Stuttgart: 100,000 sqm office space takeup in first half year
On Stuttgart’s office rental market, there has been a takeup of more than 100,000 sqm of office space in the first half of 2008, thus clearly surpassing last year’s value, Jones Lang LaSalle (JLL) announced in its current market information. According to the JLL report, more than 120 transactions contributed to
this result. 11 of them were rentals with a surface area of over 2,500 sqm. JLL
comments that this was striking for the Stuttgart office market, which is not only
relatively small—with just over 8mn sqm—but also has a strongly
localized orientation. Approximately one quarter of the total takeup volume was
attained in the high-price segment between €15 and €20/sqm. According to Sandro Camillo,
director of JLL’s Stuttgart office, a number of large-scale inquiries are still
in the pipeline. “If they arrive, we could reach the 200,000 sqm mark by the end of
the year,” Camillo said.
Duisburg: Imperial invests in container terminal in Logport II
The Imperial group is investing in a new container terminal in Duisburg’s Logport II trimodal logistic center. The new terminal is to start operating in spring, 2009. On an initial area of approximately 35,000 sqm, four tracks with a length of half a train each and a crane for handling of cargo by water and by railway are projected. Erich Staake, CEO of Duisburger Hafen AG and chairman of Logport Logistic-Center Duisburg GmbH’s management, says that, with the new transportation concept offered by this terminal, the Duisburg harbor can handle larger quantities than up to now. Moreover, he adds, the new terminal will improve
the connecton between the Upper Rhine and the ocean harbors and shorten transportation times between Duisburg and the Zara Range (Zeebrugge, Antwerp, Rotterdam, Amsterdam) thanks to transportation directly to destination.
PSPI/Immac: Britons acquire six nursing homes, further buys planned
A consortium composed of the British firm Public Service Properties Investments Limited
(PSPI) and Hamburg-based Immac Holding AG acquired a portfolio comprising six
nursing homes in Germany.
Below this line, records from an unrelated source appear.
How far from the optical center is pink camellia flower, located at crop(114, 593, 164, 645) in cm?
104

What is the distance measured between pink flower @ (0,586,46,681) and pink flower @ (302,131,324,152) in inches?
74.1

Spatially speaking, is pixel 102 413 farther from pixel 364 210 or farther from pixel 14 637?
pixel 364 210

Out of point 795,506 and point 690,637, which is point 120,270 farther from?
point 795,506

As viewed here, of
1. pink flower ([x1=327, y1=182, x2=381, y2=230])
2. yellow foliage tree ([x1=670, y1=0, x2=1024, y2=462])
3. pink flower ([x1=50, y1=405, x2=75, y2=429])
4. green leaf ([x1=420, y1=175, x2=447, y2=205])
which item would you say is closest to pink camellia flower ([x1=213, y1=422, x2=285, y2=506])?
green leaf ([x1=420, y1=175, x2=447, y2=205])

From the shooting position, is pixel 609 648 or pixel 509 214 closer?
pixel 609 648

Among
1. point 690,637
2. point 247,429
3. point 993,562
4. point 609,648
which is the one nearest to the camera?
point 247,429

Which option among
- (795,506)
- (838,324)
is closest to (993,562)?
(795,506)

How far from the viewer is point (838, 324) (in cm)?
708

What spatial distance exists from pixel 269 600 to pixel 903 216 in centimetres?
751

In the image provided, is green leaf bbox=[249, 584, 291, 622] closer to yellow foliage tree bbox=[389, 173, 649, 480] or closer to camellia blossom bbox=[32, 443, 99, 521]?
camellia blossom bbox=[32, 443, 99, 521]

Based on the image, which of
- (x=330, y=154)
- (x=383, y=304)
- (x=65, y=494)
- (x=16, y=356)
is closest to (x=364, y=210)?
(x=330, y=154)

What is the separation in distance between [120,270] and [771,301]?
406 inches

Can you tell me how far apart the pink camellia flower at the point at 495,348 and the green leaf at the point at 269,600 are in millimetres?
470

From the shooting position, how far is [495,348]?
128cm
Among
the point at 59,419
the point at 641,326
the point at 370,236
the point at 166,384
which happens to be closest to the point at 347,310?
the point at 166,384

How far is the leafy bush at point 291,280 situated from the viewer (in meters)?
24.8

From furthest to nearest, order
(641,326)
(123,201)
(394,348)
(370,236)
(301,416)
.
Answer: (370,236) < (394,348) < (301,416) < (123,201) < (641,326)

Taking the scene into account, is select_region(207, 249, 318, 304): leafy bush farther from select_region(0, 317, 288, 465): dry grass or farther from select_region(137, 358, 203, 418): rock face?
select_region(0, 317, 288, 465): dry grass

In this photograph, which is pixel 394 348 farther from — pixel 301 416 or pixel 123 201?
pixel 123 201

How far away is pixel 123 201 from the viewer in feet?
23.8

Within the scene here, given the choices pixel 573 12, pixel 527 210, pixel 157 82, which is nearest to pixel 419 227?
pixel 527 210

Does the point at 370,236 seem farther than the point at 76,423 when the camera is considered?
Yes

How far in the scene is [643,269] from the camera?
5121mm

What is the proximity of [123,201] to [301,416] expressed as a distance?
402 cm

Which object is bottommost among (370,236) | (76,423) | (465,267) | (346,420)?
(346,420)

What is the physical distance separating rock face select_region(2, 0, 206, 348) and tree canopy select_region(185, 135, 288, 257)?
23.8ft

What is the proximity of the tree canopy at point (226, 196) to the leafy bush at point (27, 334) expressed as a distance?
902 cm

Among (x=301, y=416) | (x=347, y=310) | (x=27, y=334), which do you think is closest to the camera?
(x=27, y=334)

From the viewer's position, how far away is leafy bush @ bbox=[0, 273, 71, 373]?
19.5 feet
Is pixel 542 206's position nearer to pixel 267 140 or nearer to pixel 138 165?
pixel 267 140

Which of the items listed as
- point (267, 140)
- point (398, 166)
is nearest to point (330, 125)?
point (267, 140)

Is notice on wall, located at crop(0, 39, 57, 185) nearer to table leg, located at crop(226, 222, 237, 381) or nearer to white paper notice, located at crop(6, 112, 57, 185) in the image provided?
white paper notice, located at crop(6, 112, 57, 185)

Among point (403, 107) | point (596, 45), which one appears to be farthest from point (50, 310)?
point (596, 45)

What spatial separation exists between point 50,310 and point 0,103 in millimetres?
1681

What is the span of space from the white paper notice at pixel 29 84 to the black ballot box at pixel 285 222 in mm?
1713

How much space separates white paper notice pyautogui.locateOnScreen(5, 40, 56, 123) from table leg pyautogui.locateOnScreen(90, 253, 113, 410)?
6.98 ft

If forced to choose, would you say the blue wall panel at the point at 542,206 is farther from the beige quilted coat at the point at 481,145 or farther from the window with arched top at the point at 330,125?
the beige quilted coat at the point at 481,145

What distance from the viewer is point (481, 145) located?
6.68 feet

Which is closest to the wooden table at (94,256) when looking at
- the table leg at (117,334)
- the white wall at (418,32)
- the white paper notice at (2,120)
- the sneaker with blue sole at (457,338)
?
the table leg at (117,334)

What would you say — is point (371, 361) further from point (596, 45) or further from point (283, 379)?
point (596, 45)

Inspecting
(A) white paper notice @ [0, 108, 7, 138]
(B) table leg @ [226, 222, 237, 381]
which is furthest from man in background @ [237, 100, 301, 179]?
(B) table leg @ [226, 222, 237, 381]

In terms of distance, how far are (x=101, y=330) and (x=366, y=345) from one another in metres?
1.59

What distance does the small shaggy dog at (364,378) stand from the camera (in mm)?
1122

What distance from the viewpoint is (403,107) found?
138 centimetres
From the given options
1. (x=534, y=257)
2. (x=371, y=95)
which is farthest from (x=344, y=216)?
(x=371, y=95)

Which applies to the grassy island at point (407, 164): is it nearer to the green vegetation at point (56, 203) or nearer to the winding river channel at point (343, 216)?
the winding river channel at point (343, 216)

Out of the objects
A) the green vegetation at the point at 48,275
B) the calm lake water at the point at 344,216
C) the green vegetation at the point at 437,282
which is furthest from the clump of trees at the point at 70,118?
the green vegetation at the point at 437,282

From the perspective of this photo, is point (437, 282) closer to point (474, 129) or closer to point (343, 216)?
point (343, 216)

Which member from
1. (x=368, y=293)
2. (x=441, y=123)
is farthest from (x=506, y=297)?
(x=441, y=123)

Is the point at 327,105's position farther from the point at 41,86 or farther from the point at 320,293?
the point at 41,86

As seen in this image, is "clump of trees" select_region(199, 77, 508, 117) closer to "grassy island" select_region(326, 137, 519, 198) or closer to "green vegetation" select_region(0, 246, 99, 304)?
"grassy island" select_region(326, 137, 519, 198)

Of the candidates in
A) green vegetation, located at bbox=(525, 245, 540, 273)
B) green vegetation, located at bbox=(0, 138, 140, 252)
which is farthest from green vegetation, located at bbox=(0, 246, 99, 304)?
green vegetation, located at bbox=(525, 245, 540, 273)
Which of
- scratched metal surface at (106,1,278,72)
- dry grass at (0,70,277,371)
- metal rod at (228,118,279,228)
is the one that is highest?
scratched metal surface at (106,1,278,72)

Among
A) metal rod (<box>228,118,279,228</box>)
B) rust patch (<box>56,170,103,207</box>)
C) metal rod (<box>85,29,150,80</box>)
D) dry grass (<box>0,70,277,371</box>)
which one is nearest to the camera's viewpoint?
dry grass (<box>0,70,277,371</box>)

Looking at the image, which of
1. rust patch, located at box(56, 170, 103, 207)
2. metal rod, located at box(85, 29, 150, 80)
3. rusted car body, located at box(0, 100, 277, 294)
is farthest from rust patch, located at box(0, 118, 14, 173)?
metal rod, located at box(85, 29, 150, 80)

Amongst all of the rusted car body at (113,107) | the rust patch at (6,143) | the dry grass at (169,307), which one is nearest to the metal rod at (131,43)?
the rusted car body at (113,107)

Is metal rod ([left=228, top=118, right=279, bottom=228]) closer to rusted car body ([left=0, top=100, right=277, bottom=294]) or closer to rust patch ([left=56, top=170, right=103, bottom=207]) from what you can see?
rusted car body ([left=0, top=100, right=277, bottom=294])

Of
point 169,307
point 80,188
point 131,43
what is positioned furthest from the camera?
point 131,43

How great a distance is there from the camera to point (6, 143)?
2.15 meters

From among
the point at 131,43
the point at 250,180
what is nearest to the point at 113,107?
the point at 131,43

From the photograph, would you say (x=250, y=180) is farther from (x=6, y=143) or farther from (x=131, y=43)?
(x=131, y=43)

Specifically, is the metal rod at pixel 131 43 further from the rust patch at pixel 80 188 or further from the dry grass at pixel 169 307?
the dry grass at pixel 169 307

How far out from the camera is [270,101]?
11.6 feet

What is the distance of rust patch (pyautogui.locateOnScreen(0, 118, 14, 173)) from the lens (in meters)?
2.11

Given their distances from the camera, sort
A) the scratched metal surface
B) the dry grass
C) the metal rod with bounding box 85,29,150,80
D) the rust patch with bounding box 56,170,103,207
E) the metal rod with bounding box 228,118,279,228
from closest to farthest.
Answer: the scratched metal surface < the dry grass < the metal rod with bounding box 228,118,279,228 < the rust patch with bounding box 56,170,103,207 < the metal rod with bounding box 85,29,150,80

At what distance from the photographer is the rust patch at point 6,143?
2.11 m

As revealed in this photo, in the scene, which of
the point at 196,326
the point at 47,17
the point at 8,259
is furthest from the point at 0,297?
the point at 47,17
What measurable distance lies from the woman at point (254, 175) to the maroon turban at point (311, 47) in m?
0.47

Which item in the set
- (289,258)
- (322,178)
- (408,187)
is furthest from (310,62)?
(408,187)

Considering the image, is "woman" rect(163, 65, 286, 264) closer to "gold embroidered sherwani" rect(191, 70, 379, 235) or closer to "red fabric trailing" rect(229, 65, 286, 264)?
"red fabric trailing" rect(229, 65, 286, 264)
The homes situated in Northern and Central Germany and
in Berlin have 403 nursing home spaces and 154 apartments for assisted living. PSPI
quotes the total transaction volume at €36.3mn, the net initial return at 7.3% and
the accumulated initial rent at €2.65mn. Marseille Kliniken is renting the
properties for 20 years—with an option on a further five to ten years. Before the
end of the present year, PSPI intends to invest a further €150mn in nursing homes in
Germany, if suitable opportunities materialize.